A Ankara, en mars 2013, une affiche rend hommage au président turc, après que le premier ministre israélien s’est excusé pour l’attaque d’une flotille d’aide à Gaza dans laquelle dix Turcs sont morts en 2010. | ADEM ALTAN / AFP

Après six ans de brouille diplomatique entre les deux anciens alliés régionaux, le Parlement turc a ratifié un accord de normalisation des relations diplomatiques avec Israël, a annoncé samedi 20 août l’agence de presse progouvernementale Anatolie. En vertu de cet accord de réconciliation, conclu à la fin de juin entre les deux pays et approuvé tard vendredi par les députés, Israël versera 20 millions de dollars (près de 18 millions d’euros) d’indemnités à la Turquie.
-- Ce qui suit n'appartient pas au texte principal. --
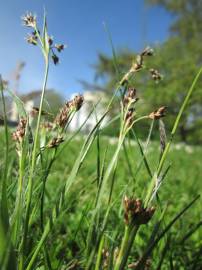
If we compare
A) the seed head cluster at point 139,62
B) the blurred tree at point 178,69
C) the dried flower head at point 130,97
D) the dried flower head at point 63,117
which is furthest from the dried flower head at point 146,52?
the blurred tree at point 178,69

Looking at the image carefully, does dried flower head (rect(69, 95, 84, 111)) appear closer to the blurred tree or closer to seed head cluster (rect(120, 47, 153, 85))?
seed head cluster (rect(120, 47, 153, 85))

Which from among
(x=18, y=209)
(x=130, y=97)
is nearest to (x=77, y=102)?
(x=130, y=97)

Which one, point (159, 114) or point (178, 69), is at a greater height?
point (178, 69)

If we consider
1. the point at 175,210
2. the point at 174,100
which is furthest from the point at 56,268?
the point at 174,100

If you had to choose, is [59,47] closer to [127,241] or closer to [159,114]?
[159,114]

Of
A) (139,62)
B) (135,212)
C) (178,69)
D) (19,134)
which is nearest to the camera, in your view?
(135,212)

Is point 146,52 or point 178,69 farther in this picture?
point 178,69
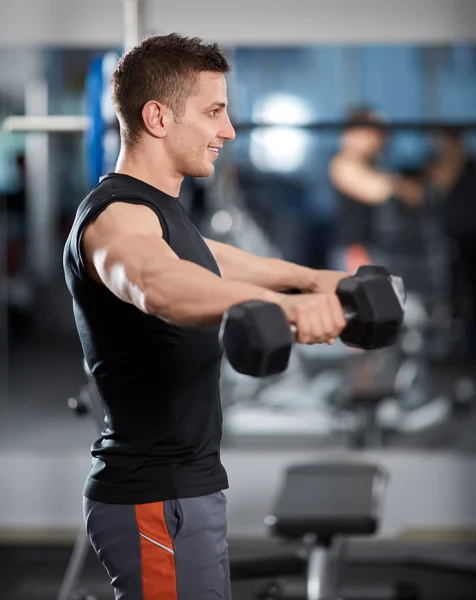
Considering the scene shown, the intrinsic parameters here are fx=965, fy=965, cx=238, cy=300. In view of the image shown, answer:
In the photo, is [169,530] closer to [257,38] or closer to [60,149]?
[257,38]

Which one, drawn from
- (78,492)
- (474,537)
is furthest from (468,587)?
(78,492)

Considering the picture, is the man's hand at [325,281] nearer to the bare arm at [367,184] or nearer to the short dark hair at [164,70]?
the short dark hair at [164,70]

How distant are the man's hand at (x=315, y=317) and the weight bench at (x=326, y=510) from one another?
1.46 meters

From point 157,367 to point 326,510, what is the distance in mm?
1349

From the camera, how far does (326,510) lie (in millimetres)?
2650

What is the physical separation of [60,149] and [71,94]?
5.92 ft

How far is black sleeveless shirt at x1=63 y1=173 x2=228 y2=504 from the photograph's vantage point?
1433mm

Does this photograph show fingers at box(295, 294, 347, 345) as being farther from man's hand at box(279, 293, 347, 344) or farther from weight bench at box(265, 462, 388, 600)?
weight bench at box(265, 462, 388, 600)

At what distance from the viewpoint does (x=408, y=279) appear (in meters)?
4.40

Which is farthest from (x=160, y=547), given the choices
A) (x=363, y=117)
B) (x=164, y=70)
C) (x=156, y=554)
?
(x=363, y=117)

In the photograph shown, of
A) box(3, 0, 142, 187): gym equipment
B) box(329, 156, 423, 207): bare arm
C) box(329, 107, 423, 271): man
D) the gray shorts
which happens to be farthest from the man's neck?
box(329, 156, 423, 207): bare arm

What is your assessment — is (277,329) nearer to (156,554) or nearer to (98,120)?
(156,554)

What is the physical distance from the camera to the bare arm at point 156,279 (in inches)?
48.5

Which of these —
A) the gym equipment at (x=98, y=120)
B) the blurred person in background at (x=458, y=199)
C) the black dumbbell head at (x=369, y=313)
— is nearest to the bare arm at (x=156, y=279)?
the black dumbbell head at (x=369, y=313)
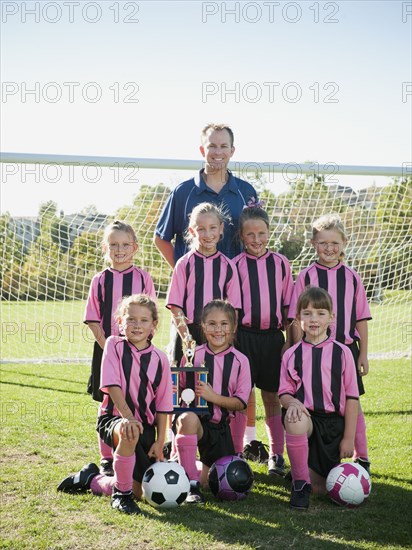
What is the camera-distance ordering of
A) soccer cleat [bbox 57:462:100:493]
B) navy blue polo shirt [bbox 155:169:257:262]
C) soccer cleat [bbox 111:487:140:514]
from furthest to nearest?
navy blue polo shirt [bbox 155:169:257:262] < soccer cleat [bbox 57:462:100:493] < soccer cleat [bbox 111:487:140:514]

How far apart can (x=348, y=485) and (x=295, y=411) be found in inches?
18.4

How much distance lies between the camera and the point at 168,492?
3.41 m

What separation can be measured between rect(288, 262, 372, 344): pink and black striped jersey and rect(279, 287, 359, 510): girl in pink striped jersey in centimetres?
31

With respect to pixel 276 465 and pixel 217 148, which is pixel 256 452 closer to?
pixel 276 465

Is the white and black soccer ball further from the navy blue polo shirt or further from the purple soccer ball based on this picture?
the navy blue polo shirt

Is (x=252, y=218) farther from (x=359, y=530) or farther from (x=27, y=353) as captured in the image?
(x=27, y=353)

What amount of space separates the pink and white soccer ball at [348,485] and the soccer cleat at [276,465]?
61 cm

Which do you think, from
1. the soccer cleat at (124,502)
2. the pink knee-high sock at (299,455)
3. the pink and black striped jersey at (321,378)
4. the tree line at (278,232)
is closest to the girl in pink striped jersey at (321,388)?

En juin, le premier ministre israélien, Benyamin Nétanyahou, s’était réjoui des « immenses implications » de cet accord, surtout économiques :

« Le Moyen-Orient est dans la tourmente. Ma politique consiste à créer des îlots de stabilité avec nos voisins proches. »

Le dépôt de ce texte au Parlement avait été retardé par le coup d’Etat avorté du 15 juillet, qui a momentanément ébranlé le pouvoir du président Recep Tayyip Erdogan.

  • Poursuites abandonnées

La Turquie, de son côté, abandonne les poursuites contre les ex-chefs de l’armée israélienne pour leur implication dans l’assaut d’un navire qui avait coûté la vie à dix militants turcs, en 2010 au large de Gaza. En 2014, une cour criminelle d’Istanbul avait ordonné l’arrestation de quatre anciens responsables militaires israéliens, dont l’ex-chef d’état-major, le général Gabi Ashkenazi, jugés depuis 2012 par contumace en Turquie.

Les relations diplomatiques israélo-turques, qui avaient commencé à se dégrader au cours des années 2000, étaient tombées au plus bas après cet assaut de commandos israéliens contre le Mavi Marmara, un navire affrété par une ONG humanitaire turque pour tenter de briser le blocus imposé par Israël à la bande de Gaza.

  • Aide humanitaire autorisée

Par contre, Israël n’a pas convaincu Ankara de cesser ses contacts avec des représentants de la branche politique du Hamas, allié du gouvernement islamo-conservateur turc, mouvement islamiste qui gouverne la bande de Gaza depuis 2007.

Dans le cadre de l’accord de normalisation, l’Etat hébreu a toutefois accepté que les Turcs acheminent de l’aide humanitaire aux Gazaouis.

  • Des ambassadeurs nommés

Récemment, le ministre des affaires étrangères turc, Mevlüt Cavusoglu, avait annoncé que la ratification de l’accord par le Parlement turc serait immédiatement suivie d’un échange d’ambassadeurs.

  • Répercussions économiques

La réconciliation entre les deux pays, qui étaient auparavant de proches alliés, a d’importantes implications économiques. L’exploitation de gisements de gaz naturel en Méditerranée orientale, au potentiel faramineux selon les Israéliens, mais encore virtuelle, nécessite leur coopération. Ankara veut diversifier ses sources d’approvisionnement pour ne pas trop dépendre de la Russie, alors qu’Israël perçoit la Turquie à la fois comme un client à venir et une porte vers l’Europe. Pour cela, il faudra construire un gazoduc de plus de 500 km, au coût considérable, chantier qui prendra plusieurs années.

  • Enjeux régionaux

La réconciliation entre la Turquie et Israël, deux alliés des Etats-Unis, a un ressort régional. Les deux pays partagent une même défiance envers les ambitions iraniennes au Moyen-Orient, vues comme hégémoniques.